*To do*.
1. Reproduce the portion of the passage on January harvest festivals between "With the arrival" and "abundance and gratitude.", inclusive.
2. According to the passage on January harvest festivals, on what date is Mattu Pongal celebrated?
3. Name every place that the passage on January harvest festivals says lays out a Pongal-special spread.

*Text provided*.
──────────

With the arrival of the January chills comes the winter harvest festivals celebrated by various communities that mark the end of winter and the onset of spring.
These festivals, rooted in cultural traditions, bring people together in a joyous celebration of abundance and gratitude.
Here’s a glimpse into the diverse harvest celebrations that grace the capital city during this auspicious month.
Makar Sankranti – Kites and Sweets: Observed on January 14, is a significant harvest festival celebrated by North and East Indians. Delhi skies come alive with a kaleidoscope of kites. Families gather on rooftops, relishing traditional sweets like sesame and jaggery delicacies. The spirit of friendly kite-flying competitions adds an exhilarating touch to this joyous occasion.
Some of the popular sweet shops in Old Delhi have a variety of winter delicacies to offer that suit the occasion. From chikkis and pattis to ladoos and gajjaks – shops like Meerut Wale Surendra Kumar Sanjay Kumar Jain and Lala Ram Kishan Das & Sons holds a treasure of sesame.
Pongal – Tamil Traditions in Delhi: Predominantly celebrated by the Tamil community, it is typically observed from January 15 – 18. The festival revolves around the preparation of Pongal, a delectable dish made with freshly harvested rice. Delhi’s Tamil residents come together in temples, homes, and cultural centers, creating a festive atmosphere with traditional music, dance, and vibrant kolam decorations. People celebrate Mattu Pongal on January 17, and the final day, Kaanum Pongal, is on January 18.
Restaurants like Saravana Bhawan, Naivedyam, Zambar, and the Tamil Nadu House lay out Pongal-special spread.

──────────

*Recorded information*.
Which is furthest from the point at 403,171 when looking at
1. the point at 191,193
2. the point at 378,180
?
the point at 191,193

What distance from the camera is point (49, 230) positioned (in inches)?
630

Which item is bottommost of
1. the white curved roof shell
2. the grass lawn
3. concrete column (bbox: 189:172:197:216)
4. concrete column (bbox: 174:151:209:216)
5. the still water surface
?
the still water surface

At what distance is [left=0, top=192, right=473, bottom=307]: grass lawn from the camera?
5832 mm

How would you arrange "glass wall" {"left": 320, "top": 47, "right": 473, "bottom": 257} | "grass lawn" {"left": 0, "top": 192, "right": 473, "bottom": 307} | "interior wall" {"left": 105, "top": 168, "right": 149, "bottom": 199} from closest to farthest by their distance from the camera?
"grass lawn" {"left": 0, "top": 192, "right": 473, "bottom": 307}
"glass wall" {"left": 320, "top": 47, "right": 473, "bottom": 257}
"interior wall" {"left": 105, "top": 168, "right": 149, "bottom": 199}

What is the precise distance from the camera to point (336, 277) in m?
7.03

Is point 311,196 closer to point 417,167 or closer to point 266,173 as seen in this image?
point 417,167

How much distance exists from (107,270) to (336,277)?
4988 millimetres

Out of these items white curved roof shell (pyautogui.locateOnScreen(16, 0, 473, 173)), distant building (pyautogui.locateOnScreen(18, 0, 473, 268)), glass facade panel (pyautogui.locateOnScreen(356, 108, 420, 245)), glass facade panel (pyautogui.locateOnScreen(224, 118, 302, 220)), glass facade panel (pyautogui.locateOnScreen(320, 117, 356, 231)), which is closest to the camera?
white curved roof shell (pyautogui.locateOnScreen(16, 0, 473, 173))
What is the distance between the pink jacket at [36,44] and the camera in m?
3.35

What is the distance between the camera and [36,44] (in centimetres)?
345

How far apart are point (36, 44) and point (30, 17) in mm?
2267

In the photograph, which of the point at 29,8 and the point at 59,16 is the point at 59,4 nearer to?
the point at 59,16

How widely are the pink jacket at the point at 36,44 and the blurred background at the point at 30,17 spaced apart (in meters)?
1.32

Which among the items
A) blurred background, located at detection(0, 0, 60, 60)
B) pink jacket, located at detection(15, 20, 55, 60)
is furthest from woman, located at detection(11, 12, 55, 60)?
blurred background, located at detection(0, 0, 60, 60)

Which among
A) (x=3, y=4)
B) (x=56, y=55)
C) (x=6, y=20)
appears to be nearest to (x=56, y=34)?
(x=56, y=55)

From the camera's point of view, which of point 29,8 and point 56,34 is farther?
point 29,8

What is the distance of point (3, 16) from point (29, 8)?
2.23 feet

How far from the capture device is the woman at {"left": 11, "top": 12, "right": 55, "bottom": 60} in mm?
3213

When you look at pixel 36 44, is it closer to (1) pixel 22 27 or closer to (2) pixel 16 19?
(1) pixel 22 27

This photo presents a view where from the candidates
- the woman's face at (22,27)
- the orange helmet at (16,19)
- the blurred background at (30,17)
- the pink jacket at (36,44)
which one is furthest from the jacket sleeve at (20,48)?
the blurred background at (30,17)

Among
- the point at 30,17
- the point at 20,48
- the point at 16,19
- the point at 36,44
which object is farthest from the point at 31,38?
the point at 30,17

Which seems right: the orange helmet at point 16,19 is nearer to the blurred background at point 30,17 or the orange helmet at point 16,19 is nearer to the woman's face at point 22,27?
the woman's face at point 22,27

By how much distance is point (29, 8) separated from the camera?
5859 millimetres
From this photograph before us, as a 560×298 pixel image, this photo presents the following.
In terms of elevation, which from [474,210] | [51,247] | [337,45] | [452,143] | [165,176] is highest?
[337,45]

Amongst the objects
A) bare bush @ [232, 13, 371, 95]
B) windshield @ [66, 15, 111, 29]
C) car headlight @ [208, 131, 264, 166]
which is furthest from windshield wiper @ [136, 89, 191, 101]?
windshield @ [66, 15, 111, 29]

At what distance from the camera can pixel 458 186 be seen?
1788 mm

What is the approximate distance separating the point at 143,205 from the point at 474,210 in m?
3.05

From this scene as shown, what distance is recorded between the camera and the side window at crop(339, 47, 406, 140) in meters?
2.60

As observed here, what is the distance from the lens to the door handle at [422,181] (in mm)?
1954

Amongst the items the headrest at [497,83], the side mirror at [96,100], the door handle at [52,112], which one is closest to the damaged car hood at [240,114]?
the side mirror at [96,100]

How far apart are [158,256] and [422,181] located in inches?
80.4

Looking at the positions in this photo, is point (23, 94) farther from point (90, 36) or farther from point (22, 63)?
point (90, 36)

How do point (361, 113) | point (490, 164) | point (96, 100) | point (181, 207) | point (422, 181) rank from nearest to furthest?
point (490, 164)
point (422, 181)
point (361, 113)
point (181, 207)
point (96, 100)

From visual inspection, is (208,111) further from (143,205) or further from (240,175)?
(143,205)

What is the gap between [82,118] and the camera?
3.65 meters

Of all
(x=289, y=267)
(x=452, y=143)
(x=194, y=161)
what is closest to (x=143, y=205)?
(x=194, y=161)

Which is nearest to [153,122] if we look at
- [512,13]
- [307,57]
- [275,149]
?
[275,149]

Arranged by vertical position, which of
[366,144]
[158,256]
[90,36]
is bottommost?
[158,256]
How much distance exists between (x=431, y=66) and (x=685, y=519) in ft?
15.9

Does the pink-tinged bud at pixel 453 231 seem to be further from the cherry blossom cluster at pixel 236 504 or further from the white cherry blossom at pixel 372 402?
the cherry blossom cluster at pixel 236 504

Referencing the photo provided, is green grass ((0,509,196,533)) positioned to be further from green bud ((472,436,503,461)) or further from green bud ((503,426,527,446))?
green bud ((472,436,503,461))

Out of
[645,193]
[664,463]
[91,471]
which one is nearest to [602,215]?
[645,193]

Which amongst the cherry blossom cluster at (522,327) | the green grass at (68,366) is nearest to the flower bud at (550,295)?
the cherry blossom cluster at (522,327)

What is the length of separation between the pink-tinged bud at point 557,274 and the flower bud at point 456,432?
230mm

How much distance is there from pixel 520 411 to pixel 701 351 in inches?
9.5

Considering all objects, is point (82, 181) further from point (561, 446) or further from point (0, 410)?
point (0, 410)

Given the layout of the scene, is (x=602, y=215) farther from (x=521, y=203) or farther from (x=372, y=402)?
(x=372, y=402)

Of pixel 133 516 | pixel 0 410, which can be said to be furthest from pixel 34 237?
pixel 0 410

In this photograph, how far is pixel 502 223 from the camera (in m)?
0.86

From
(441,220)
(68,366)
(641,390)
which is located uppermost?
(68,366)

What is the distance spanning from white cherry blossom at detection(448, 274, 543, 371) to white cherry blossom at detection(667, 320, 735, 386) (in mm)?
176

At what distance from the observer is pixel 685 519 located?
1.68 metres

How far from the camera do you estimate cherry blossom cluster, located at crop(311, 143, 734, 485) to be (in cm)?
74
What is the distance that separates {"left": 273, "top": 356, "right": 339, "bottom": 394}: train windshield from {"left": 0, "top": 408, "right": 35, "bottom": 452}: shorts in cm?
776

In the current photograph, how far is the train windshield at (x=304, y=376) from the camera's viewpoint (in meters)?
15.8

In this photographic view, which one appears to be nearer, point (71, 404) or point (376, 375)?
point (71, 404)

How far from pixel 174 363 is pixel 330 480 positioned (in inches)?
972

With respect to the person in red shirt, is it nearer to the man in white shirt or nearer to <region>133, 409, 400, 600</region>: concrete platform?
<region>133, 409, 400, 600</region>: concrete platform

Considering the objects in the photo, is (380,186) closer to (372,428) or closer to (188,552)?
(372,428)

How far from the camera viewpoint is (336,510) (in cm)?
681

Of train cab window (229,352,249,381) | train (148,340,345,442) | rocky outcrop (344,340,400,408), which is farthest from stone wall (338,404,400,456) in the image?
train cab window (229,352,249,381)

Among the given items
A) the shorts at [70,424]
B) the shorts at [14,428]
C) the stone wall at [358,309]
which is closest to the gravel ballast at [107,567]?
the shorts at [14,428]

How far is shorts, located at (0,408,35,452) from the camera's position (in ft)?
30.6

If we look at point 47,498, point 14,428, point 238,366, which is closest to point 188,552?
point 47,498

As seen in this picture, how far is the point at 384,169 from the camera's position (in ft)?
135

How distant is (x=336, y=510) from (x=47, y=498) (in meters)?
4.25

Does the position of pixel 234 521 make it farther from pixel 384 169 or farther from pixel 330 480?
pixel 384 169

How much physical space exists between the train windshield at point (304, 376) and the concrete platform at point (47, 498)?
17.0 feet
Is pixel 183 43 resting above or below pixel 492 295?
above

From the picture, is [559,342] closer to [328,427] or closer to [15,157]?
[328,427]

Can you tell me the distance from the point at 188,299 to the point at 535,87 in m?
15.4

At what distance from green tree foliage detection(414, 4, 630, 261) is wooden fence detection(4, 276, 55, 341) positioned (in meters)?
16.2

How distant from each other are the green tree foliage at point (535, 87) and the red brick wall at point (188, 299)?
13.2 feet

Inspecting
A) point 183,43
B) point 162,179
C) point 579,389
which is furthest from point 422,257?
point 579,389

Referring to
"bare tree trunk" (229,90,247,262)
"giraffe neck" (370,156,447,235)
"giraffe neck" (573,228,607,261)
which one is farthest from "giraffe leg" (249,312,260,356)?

──────────

*Answers for each item*.
1.
With the arrival of the January chills comes the winter harvest festivals celebrated by various communities that mark the end of winter and the onset of spring.
These festivals, rooted in cultural traditions, bring people together in a joyous celebration of abundance and gratitude.

2. January 17

3. Saravana Bhawan, Naivedyam, Zambar, the Tamil Nadu House